*Study text:*
┌──

Science, art and culture: Cicadas impact our lives more than just once every 17 years
Over the next few weeks, trillions of cicadas will tunnel upward from deep underground after 17 years to live out their last days. They’ll shed their skin to become mature adults and within several weeks, mate, lay eggs and die. Brood X (Brood 10), also known as the Great Eastern Brood, has the greatest concentration and range of the 17-year cyclical cicadas and are an awesome spectacle of nature. These periodic swarms of cicadas can disrupt or enliven everyday life for humans and are a critical event for researchers to better understand everything from climate change to disaster preparedness to our cultural history.
Chris Simon, professor of ecology and evolutionary biology at the University of Connecticut and a U.S. National Science Foundation-funded researcher, has spent much of her career studying these magical cicadas and encourages curious minds to think big about these critters.
Here, Simon gives five surprising reasons cicadas make excellent research subjects.
1. Cicadas help us study geographical and environmental diversity
Because different populations of periodical cicadas emerge in different years, they are reproductively isolated from other groups of the same species. These factors help scientists to understand how a single species can change over time in different geographic areas, climates and environmental conditions. You can be part of the citizen science research team by taking pictures of cicadas in your own backyard using the Cicada Safari app, which helps scientists track where and when cicadas emerge and how dense they are in any given area.
2. Cicadas inspire design
The wings of cicadas are lightweight water repellant and differ in reflectivity due to their nanostructured pillars. The natural design of their wings has inspired techniques to create new materials such as light-scattering, antibacterial and water-repellant fabrics. To mimic the design, researchers use a technique called nanolithography, making an impression of the wings, and transferring it to other materials like polymer, silicone or gold.

└──

*Information:*
┌──

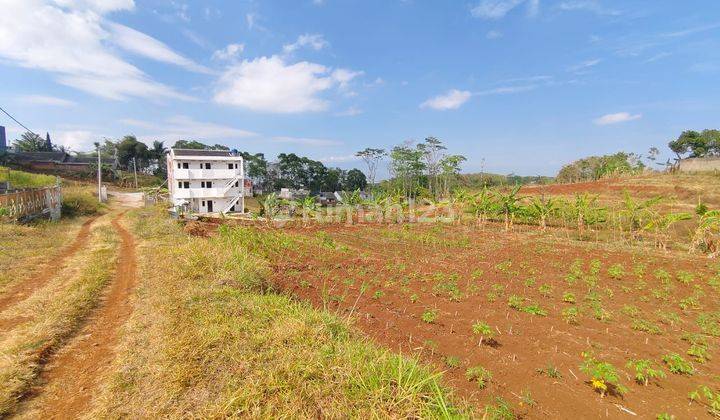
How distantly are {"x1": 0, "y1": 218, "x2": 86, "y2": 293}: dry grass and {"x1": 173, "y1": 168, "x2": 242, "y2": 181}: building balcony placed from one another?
19579 mm

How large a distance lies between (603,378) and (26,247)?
13703 mm

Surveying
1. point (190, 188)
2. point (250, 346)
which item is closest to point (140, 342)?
point (250, 346)

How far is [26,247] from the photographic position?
9.66 metres

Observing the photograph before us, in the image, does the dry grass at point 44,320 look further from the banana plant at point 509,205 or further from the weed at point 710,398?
the banana plant at point 509,205

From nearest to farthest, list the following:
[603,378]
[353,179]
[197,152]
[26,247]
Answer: [603,378]
[26,247]
[197,152]
[353,179]

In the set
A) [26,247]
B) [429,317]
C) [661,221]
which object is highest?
[26,247]

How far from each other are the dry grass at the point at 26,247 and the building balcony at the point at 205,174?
19579 mm

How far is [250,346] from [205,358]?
1.54 feet

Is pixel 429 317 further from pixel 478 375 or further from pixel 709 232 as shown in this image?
pixel 709 232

└──

*What you need to do:*
a) What technique do researchers use to mimic the design of cicada wings, according to the cicada article?
b) Copy the words of the cicada article between "Here, Simon gives" and "any given area.", inclusive.
The rows are not needed here.

*Solutions by task:*
a) Researchers use nanolithography.

b)
Here, Simon gives five surprising reasons cicadas make excellent research subjects.
1. Cicadas help us study geographical and environmental diversity
Because different populations of periodical cicadas emerge in different years, they are reproductively isolated from other groups of the same species. These factors help scientists to understand how a single species can change over time in different geographic areas, climates and environmental conditions. You can be part of the citizen science research team by taking pictures of cicadas in your own backyard using the Cicada Safari app, which helps scientists track where and when cicadas emerge and how dense they are in any given area.